FIDEM Festival è realizzato in collaborazione con il Comitato Interministeriale per i Diritti Umani del Governo Italiano e con il patrocinio di Regione Umbria, Assemblea Legislativa Umbra, Provincia di Perugia, Comune di Perugia, ANCI, ANCI Umbria, Università per Stranieri di Perugia, Università degli Studi di Perugia, Rai Umbria e Arci Perugia, segno dell’impegno e della chiara vocazione istituzionale di una manifestazione che sa quanto è importante il lavoro di advocacy presso gli amministratori territoriali, oltre che nazionali e comunitari.
“La prima volta che abbiamo proposto il progetto alle istituzioni locali ci è stato risposto che in Umbria il mare non c’è – dice Manuela Vena, Presidente dell’Associazione Culturale FIDEM -. Noi sapevamo che sarebbe arrivato, perché i tempi stavano cambiando. E ora che il mare è arrivato anche qui nella terra di Francesco d’Assisi, precursore di pace e dialogo tra i popoli, non possiamo che fare nostra la sua grande lezione e affermare che l’Umbria è una regione che il mare ce l’ha dentro, messaggio sintetizzato nello spot che abbiamo realizzato per questa edizione 2017 e che trovate sul nostro sito internet”.

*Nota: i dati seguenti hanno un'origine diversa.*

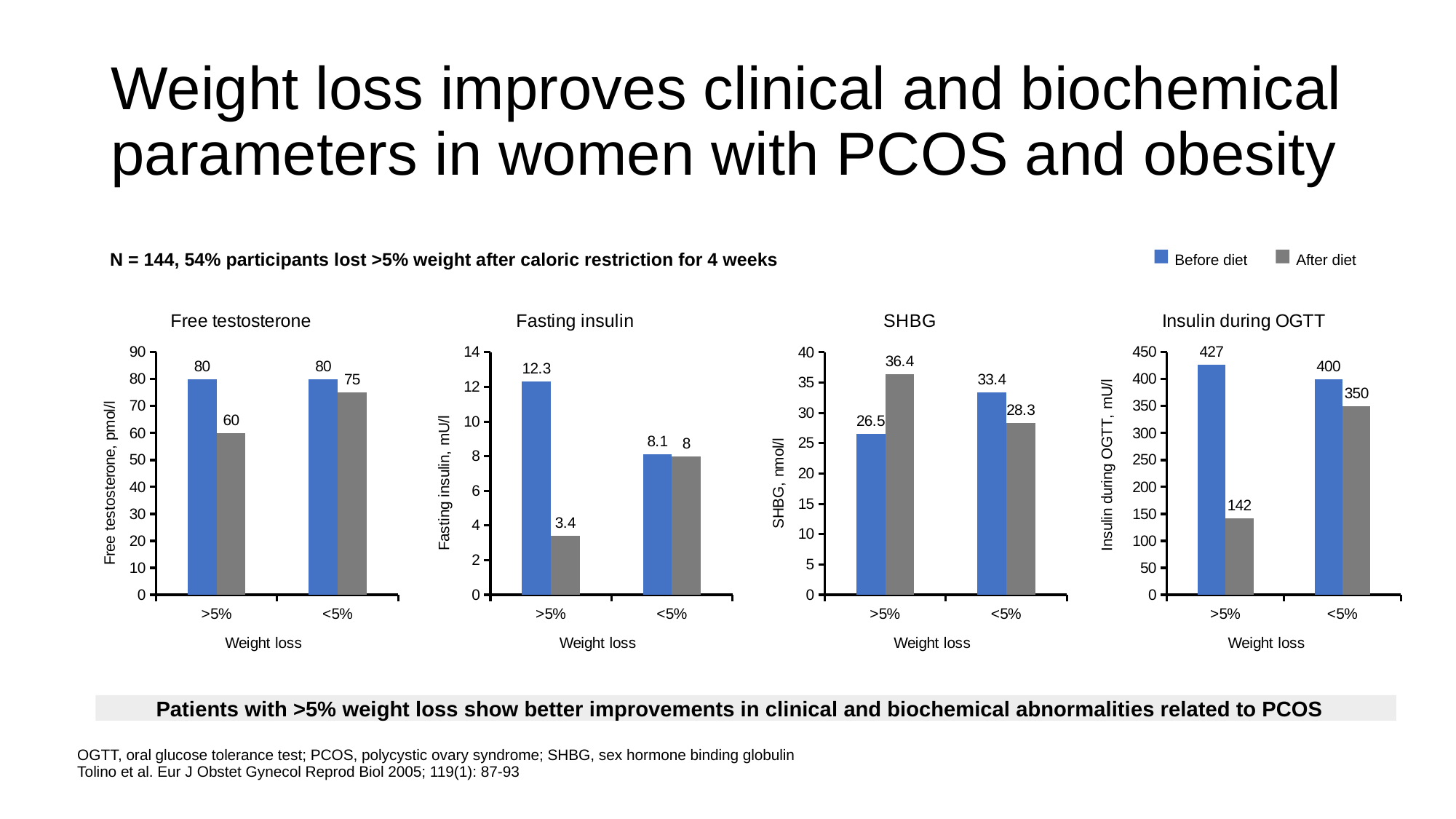
In the SHBG chart, which bar is the highest? After diet, >5% What colour represents Before diet in the legend? blue In the Insulin during OGTT chart, which bar is the lowest? After diet, >5% In the Insulin during OGTT chart, what is the difference between Before diet and After diet in the <5% weight loss group? 50 In the Free testosterone chart, what is the value for After diet in the >5% weight loss group? 60 In the SHBG chart, what is the value for After diet in the <5% weight loss group? 28.3 How many series does the legend list? 2 What kind of chart is the Free testosterone chart? bar chart In the SHBG chart, is the Before diet value for the >5% group larger or smaller than the After diet value for the same group? smaller In the Fasting insulin chart, what is the difference between Before diet and After diet in the >5% weight loss group? 8.9 In the Insulin during OGTT chart, what is the value for After diet in the >5% weight loss group? 142 In the Fasting insulin chart, what is the value for Before diet in the >5% weight loss group? 12.3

Il cartellone di quest’anno è ricco di eventi che si realizzano tutti sotto il loggiato della Provincia, a sottolineare l’importanza del dialogo pubblico in quell’agorà incastonata tra le sedi della Regione, la Provincia e la Prefettura, proprio quest’anno che l’edizione è dedicata a Giulio Regeni e alla promozione dei diritti umani e della pratica della non violenza.
“Tra gli appuntamenti in programma, abbiamo l’onore di ospitare il Presidente del Comitato Interministeriale per i Diritti umani, Ministro Plenipotenziario Fabrizio Petri, che sarà nostro ospite sabato mattina alle ore 11.00 nella sala Brugnoli di Palazzo Cesaroni, dove si parlerà del ruolo delle autorità locali nella promozione dei diritti umani, assieme alla Presidente dell’Assemblea Legislativa Umbra, On. Donatella Porzi, alla sindaca di Assisi, Stefania Proietti, al rettore dell’Università per Stranieri, Prof. Giovanni Paciullo e al coordinatore della Tavola per la Pace, Flavio Lotti”, sottolinea Manuela Vena.
Il programma, che punta a far riflettere quanto sia urgente la pratica della mediazione del conflitto, spazia da incontri dedicati alla geopolitica, come quello dedicato al conflitto siriano, al ruolo cruciale delle amministrazioni locali nelle pratiche di integrazione e di promozione dei diritti umani, alla presentazione di progetti di editoria indipendente che raccontano il melting pot con il tratto poetico e artistico delle graphic novel. Inoltre, in un tempo in cui l’Umbria è stata martoriata dai terremoti, apriremo ua finestra sul dramma della perdita del Luogo, inteso come ambiente sociale e familiare su cui si costruisce l’identità dei singoli e delle comunità, facendo il paio con il senso di perdita di identità che devono affrontare i richiedenti asilo in Italia. Il Festival ospiterà inoltre l’associazione tunisina Shams che si batte per la depenalizzazione del reato di sodomia in Tunisia e si chiuderà con la presentazione delle buone pratiche di integrazione portando al pubblico le testimonianze di operatori, imprenditori e richiedenti asilo che hanno effettuato un percorso di successo che li sta conducendo a una vera e prorpia osmosi con le comunità che li hanno accolti.
Il tutto verrà realizzato all’interno del Souq, la tradizionale mostra mercato che offre al pubblico esempi di eccellenze enogastronomiche del Mediterraneo e che sarà allestita per tutti e tre giorni del Festival.
Per questo noi diciamo: il mare unisce non divide.